(Stored data entries)

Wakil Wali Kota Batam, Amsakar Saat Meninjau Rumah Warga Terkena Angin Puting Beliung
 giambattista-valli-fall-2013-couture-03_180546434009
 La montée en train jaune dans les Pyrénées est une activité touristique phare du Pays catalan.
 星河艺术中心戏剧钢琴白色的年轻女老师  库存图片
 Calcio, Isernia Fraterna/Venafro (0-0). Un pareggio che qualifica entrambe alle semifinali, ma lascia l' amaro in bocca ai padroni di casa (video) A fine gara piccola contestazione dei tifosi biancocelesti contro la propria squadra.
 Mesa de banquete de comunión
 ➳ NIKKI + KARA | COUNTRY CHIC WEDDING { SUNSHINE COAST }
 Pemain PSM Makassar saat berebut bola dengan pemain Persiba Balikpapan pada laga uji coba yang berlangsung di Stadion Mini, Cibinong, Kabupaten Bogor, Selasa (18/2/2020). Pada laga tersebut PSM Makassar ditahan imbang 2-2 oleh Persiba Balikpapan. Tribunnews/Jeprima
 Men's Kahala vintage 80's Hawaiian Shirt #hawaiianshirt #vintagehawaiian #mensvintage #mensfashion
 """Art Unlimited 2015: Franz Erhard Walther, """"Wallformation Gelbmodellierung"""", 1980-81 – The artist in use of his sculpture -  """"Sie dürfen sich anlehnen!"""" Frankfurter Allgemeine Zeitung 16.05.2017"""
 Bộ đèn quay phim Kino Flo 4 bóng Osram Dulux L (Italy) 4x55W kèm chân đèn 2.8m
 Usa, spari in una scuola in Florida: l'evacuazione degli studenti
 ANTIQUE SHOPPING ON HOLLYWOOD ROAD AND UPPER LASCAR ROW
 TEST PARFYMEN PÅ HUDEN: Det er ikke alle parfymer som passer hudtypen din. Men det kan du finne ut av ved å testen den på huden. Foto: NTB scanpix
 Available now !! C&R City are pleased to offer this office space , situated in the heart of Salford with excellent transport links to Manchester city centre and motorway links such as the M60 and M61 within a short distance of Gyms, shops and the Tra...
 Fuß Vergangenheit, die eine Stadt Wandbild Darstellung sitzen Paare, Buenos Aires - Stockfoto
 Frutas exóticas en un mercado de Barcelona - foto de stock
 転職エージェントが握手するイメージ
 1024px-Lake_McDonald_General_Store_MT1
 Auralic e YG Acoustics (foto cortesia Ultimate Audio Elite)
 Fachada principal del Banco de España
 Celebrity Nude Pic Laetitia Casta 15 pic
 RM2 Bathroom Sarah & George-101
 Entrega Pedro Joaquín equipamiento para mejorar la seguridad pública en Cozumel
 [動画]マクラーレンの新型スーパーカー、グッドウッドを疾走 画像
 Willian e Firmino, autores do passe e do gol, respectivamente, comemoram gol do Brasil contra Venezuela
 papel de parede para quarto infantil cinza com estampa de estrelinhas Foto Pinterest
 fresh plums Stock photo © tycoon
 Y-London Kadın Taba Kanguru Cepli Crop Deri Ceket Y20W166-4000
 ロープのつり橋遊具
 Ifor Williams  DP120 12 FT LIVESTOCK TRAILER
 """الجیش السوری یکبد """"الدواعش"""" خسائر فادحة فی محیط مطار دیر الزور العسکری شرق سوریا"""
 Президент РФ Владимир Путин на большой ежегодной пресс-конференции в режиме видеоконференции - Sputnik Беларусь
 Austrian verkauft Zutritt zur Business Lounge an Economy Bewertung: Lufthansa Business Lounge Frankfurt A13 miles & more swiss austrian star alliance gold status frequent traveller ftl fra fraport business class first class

--- WHAT NEEDS TO BE DONE ---
Report each line in the data that holds the word "para".

--- EXPECTED OUTPUT ---
 Entrega Pedro Joaquín equipamiento para mejorar la seguridad pública en Cozumel
 papel de parede para quarto infantil cinza com estampa de estrelinhas Foto Pinterest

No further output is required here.